This project is an end-to-end Sentiment Analysis application that analyzes Reddit comments and classifies them as Positive, Negative, or Neutral. Built using Natural Language Processing (NLP) and Machine Learning, the model is deployed as an interactive web app using Streamlit and hosted on Hugging Face Spaces.
🔗 Click here to try the live app
Online platforms like Reddit are filled with user opinions that range across various emotions. Manually moderating or analyzing such data is tedious and inefficient. This project automates the process by classifying comments into three sentiment categories:
- Positive
- Negative
- Neutral
- Scraped Reddit comments using APIs and web scraping.

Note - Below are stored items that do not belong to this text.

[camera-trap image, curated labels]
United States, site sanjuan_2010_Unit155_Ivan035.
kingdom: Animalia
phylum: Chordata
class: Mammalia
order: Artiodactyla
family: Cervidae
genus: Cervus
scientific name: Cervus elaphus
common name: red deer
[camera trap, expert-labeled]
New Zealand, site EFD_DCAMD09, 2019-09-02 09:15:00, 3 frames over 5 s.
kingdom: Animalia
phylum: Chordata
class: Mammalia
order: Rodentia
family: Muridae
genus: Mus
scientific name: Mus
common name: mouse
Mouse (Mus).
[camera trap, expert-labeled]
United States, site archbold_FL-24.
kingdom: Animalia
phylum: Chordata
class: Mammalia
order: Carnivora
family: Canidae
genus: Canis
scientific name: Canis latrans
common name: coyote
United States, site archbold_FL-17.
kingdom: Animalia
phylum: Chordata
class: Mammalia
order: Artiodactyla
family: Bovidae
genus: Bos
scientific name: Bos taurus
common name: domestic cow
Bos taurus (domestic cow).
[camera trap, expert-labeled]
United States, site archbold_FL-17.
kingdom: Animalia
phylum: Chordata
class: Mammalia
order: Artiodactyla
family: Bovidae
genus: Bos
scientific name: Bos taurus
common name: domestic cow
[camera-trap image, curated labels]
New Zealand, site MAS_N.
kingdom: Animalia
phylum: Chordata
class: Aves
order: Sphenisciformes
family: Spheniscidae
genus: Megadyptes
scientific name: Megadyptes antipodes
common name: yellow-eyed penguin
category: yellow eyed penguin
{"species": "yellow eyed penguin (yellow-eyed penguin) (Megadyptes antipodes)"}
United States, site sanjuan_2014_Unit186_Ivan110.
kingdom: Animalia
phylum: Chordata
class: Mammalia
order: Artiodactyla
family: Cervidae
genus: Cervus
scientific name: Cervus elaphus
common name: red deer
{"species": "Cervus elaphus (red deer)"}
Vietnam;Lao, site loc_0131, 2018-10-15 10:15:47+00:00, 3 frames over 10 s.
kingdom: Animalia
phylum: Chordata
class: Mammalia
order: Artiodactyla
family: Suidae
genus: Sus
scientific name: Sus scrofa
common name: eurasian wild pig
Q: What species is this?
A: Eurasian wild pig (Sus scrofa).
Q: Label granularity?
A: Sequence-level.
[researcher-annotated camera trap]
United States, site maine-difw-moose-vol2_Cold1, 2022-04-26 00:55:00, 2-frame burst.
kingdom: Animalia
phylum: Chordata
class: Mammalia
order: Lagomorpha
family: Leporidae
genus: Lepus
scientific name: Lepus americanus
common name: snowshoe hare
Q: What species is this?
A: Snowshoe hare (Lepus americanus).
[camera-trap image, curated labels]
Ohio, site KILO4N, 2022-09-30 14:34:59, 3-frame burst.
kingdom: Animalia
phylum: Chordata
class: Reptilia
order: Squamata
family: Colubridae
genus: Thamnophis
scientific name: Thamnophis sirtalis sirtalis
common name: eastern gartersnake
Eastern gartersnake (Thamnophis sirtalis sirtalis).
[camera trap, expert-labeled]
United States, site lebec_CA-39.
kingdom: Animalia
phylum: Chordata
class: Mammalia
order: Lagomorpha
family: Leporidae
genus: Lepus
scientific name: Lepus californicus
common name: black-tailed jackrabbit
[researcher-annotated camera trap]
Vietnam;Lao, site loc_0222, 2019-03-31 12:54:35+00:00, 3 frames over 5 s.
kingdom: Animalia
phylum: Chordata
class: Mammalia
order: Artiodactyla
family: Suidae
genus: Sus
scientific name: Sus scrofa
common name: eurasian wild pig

- Cleaned and preprocessed text data.
- Target variable:
sentiment(categorical)
| Category | Tools / Libraries |
|---|---|
| Programming | Python |
| NLP | re, nltk, sklearn.feature_extraction.text.TfidfVectorizer |
| Machine Learning | sklearn (LogisticRegression, DecisionTree, RandomForest, SVC), imblearn.SMOTE |
| Deployment | Streamlit, Hugging Face Spaces |
-
Applied preprocessing (removing URLs, punctuations, special characters).
-
Used TF-IDF Vectorization to convert text to numeric features.
-
Handled class imbalance with SMOTE (Synthetic Minority Oversampling Technique).
-
Experimented with various classifiers:
- Decision Tree
- Random Forest
- SVC
- Logistic Regression ✅ (Best performing model)
-
Created and saved the final model pipeline using
pickle.
| Model | Accuracy |
|---|---|
| LogisticRegression | ✅ Best |
| Decision Tree | Lower |
| Random Forest | Lower |
| SVC | Lower |
- Simple and intuitive UI.
- User inputs a Reddit comment.
- The app returns the predicted sentiment instantly.
- Real-world application of NLP
- Handling class imbalance with SMOTE
- Building and saving ML pipelines
- Model comparison and selection
- Streamlit deployment and UI integration
- Hosting on Hugging Face Spaces
# 1. Clone the repo
git clone https://github.com/yourusername/Reddit-Comment-Sentiment-Analyzer.git
# 2. Navigate to the project directory
cd Reddit-Comment-Sentiment-Analyzer
# 3. Install dependencies
pip install -r requirements.txt
# 4. Run the app
streamlit run app.py- Use deep learning models like BERT
- Include sarcasm detection
- Improve neutral class predictions
- Allow batch comment predictions